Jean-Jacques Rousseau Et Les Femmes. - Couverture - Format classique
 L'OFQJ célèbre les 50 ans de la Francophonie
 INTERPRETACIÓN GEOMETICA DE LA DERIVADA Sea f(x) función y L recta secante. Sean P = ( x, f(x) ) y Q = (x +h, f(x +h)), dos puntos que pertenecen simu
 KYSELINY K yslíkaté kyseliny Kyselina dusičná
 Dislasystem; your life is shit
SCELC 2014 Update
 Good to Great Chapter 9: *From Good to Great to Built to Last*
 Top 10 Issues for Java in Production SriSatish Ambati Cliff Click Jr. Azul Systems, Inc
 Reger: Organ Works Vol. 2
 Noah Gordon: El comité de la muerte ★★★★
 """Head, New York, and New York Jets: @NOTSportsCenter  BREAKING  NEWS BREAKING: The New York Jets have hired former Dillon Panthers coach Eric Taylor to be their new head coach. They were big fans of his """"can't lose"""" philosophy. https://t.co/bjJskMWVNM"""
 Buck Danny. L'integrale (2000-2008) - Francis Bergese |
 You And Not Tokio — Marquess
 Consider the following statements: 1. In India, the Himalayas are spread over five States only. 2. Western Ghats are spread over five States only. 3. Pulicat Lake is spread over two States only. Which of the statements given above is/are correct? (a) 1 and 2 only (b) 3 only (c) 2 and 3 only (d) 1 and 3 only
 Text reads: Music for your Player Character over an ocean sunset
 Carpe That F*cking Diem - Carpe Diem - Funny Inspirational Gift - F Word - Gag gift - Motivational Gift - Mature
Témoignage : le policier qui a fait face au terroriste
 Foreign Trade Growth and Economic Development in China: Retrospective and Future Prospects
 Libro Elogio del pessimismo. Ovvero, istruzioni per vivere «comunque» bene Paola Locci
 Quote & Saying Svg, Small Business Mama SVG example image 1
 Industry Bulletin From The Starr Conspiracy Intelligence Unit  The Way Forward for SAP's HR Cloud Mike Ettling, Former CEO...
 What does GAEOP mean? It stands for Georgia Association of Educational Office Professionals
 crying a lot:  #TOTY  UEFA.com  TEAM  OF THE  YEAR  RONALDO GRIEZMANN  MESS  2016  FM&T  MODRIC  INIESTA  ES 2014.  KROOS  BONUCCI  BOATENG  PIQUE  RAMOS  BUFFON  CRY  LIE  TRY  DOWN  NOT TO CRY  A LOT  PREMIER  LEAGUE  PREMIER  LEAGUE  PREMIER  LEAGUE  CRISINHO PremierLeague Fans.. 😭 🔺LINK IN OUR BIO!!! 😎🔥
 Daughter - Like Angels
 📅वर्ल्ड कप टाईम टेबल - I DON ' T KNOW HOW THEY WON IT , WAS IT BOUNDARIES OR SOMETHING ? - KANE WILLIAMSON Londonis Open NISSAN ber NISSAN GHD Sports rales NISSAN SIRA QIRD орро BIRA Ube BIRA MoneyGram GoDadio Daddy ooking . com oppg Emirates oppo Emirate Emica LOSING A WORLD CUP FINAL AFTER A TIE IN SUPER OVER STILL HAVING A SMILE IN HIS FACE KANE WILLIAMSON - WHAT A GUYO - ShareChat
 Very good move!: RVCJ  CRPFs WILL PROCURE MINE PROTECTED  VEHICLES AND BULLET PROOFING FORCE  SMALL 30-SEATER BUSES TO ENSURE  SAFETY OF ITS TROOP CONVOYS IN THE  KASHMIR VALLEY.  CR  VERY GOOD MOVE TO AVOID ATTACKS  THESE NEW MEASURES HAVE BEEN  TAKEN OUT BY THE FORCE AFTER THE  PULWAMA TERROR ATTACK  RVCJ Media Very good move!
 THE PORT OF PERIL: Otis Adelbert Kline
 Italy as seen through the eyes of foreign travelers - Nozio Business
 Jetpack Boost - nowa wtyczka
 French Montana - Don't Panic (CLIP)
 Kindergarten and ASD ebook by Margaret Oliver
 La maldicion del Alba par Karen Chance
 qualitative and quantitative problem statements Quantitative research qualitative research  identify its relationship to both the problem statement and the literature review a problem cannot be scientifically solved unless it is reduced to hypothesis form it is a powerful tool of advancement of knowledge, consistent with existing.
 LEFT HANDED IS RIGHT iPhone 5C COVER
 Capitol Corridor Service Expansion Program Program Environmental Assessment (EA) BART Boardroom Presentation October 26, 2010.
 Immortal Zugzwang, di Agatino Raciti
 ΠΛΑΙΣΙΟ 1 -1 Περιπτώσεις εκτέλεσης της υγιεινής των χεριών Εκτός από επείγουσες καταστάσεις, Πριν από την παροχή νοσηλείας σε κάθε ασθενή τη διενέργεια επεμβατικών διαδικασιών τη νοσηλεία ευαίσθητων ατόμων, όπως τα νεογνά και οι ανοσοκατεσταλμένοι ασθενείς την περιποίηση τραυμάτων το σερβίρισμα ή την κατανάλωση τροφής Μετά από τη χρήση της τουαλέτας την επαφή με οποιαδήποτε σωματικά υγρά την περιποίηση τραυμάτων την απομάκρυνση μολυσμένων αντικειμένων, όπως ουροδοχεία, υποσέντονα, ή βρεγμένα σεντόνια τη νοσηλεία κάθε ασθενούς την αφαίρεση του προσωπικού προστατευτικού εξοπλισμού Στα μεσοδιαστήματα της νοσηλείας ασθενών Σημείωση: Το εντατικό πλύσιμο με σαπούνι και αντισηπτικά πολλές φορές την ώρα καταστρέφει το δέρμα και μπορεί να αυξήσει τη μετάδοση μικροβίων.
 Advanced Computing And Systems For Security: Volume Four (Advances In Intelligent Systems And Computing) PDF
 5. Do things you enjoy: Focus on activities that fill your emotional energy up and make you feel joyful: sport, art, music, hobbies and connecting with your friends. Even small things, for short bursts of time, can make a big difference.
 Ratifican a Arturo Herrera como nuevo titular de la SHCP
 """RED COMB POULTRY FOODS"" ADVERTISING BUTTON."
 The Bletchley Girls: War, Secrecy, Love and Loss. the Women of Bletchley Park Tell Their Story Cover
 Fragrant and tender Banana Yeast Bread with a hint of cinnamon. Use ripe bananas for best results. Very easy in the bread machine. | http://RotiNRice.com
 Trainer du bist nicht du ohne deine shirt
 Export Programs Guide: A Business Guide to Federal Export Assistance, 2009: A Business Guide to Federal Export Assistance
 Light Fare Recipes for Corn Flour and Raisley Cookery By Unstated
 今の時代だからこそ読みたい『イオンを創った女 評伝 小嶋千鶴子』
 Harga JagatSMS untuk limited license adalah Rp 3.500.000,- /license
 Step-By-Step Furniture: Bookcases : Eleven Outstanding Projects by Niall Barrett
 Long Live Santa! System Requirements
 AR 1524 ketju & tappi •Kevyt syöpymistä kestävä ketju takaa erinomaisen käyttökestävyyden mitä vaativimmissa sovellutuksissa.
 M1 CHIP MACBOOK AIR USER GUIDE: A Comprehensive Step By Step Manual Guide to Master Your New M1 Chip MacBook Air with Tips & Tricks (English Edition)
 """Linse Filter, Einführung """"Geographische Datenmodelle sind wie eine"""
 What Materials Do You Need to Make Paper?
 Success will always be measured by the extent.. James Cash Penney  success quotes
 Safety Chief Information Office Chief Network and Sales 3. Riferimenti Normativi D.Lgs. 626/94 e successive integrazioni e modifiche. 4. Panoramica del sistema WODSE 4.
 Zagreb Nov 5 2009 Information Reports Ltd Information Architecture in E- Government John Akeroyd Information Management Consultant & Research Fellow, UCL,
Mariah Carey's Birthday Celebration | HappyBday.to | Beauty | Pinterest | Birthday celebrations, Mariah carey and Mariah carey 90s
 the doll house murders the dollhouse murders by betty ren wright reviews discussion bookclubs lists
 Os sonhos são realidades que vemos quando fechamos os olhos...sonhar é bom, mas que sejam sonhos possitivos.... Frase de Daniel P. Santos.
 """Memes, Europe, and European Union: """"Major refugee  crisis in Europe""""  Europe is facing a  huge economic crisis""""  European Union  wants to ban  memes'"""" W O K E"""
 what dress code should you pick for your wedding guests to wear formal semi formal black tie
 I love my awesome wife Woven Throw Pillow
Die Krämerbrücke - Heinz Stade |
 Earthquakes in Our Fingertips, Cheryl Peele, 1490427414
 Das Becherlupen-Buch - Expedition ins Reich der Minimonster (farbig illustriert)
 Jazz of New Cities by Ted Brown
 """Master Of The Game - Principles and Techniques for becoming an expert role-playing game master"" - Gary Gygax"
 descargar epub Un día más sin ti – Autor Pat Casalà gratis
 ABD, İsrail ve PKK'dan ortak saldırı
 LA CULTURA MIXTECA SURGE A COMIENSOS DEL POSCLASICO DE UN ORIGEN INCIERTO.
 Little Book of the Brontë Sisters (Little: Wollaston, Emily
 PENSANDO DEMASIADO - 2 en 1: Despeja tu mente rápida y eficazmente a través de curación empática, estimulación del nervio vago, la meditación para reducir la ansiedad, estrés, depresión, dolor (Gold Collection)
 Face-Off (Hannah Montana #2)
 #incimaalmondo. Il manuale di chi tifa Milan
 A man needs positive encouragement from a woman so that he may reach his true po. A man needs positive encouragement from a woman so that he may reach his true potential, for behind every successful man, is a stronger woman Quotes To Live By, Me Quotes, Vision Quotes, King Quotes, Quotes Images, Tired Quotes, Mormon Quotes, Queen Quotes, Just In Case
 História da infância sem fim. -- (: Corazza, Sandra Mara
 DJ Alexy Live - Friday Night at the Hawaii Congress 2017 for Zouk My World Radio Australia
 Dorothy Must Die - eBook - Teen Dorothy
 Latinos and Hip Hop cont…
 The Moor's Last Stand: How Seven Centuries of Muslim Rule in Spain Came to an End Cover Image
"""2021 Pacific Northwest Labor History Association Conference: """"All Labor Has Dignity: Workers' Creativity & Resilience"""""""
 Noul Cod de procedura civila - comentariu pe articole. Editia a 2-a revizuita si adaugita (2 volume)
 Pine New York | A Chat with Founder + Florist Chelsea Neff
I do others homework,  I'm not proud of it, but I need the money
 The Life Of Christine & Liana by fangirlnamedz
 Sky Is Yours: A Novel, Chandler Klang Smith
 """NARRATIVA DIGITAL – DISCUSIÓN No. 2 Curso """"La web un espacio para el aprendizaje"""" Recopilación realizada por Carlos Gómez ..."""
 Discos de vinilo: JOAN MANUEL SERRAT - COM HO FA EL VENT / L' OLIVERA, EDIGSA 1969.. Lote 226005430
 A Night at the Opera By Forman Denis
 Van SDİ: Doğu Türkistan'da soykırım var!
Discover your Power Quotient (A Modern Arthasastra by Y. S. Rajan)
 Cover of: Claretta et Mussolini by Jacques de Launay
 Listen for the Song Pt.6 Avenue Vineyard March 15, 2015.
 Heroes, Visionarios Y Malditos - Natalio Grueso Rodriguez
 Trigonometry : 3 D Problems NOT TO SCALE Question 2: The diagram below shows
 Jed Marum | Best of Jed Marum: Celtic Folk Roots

[About this task] With the line containing "SCELC 2014 Update" as the last one, please set down exactly the lines of the records above from their very first line, and nothing more.

[Task solution]
Jean-Jacques Rousseau Et Les Femmes. - Couverture - Format classique
 L'OFQJ célèbre les 50 ans de la Francophonie
 INTERPRETACIÓN GEOMETICA DE LA DERIVADA Sea f(x) función y L recta secante. Sean P = ( x, f(x) ) y Q = (x +h, f(x +h)), dos puntos que pertenecen simu
 KYSELINY K yslíkaté kyseliny Kyselina dusičná
 Dislasystem; your life is shit
SCELC 2014 Update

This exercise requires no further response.